What you have to do => Please find each line in the rows below that contains the string "pixel" and copy every such line in full.
-- START Entries shown --
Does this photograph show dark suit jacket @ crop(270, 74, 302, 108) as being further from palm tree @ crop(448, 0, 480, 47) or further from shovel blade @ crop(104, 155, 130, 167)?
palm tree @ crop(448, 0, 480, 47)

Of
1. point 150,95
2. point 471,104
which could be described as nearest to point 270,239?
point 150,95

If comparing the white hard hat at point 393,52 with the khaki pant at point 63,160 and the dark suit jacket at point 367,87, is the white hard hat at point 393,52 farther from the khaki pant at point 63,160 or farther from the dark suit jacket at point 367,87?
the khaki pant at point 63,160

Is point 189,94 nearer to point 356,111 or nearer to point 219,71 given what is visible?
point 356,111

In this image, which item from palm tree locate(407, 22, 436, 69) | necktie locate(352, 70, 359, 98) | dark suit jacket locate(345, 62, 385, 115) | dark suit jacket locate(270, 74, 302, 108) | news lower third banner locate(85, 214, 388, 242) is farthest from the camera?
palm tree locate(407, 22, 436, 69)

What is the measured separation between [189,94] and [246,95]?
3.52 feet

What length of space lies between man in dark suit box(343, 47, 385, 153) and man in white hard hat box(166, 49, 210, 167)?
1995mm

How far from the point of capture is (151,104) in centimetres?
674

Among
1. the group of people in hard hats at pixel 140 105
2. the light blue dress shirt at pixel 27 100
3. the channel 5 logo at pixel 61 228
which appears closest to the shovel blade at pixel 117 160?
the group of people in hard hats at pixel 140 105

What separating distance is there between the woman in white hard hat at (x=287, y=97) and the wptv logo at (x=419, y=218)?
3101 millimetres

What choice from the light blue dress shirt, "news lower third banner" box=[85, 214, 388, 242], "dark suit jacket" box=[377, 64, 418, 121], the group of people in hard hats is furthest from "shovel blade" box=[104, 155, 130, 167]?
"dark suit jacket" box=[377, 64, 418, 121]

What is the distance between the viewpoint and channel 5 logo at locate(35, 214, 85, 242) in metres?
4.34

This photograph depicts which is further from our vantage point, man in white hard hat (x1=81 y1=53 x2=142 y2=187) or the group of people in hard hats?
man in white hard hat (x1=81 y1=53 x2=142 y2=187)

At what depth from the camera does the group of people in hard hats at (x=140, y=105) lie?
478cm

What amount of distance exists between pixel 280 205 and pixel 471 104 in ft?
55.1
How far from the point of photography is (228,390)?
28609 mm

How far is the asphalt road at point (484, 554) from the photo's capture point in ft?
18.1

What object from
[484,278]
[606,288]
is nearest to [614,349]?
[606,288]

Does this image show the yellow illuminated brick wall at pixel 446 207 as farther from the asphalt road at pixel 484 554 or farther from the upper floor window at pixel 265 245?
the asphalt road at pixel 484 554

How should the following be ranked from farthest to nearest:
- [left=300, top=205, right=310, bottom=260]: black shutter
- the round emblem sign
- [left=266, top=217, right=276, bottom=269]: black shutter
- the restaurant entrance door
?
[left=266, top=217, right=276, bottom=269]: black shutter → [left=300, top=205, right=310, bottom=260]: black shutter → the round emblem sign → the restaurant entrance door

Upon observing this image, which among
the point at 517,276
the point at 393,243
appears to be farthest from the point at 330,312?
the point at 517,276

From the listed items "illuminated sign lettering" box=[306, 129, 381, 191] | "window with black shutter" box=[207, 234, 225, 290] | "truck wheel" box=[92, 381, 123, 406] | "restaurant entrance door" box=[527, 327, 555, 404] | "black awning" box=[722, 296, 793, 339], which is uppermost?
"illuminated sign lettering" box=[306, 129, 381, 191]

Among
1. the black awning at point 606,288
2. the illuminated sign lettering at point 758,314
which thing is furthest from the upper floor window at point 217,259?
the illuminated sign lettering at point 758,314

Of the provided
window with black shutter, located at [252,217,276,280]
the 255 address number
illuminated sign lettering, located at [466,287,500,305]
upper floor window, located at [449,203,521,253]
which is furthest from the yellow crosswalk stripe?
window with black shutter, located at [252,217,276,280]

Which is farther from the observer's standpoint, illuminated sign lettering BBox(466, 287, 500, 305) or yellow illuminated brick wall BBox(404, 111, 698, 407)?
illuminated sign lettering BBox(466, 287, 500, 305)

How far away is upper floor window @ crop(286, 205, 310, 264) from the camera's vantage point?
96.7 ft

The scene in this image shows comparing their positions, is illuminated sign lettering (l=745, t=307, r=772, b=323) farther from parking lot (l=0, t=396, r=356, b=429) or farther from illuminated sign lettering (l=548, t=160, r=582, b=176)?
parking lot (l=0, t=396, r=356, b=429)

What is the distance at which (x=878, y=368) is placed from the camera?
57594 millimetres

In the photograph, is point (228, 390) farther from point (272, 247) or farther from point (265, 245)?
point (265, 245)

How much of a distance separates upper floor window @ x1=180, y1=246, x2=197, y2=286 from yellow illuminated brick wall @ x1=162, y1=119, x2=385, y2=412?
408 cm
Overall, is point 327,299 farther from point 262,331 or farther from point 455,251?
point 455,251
-- END Entries shown --
-- START Entries shown --
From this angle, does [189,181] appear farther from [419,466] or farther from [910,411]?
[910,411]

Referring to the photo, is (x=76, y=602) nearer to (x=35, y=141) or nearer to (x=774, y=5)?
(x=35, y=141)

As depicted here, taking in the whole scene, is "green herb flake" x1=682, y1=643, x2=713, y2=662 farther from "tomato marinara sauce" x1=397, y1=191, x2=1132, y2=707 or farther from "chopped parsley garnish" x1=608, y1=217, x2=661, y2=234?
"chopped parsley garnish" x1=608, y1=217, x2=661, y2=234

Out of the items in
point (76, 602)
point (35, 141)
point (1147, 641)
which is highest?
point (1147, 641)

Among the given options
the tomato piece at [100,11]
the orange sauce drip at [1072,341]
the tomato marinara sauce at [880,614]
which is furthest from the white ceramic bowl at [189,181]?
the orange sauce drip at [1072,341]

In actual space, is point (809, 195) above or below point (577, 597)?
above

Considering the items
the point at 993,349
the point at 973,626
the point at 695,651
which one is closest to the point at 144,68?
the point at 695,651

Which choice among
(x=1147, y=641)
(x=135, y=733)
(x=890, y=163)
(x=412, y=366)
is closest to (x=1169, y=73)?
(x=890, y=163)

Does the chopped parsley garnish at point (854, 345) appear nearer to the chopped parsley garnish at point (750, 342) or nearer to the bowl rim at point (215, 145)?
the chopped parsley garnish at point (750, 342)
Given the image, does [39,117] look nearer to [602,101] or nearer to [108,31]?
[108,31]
-- END Entries shown --
Result of the task =>
1. the group of people in hard hats at pixel 140 105
2. the light blue dress shirt at pixel 27 100
3. the channel 5 logo at pixel 61 228
which appears closest to the shovel blade at pixel 117 160?
the group of people in hard hats at pixel 140 105
What amount of distance exists between pixel 280 205 and pixel 471 104 in ft?
Does this image show the yellow illuminated brick wall at pixel 446 207 as farther from the asphalt road at pixel 484 554 or farther from the upper floor window at pixel 265 245?
the asphalt road at pixel 484 554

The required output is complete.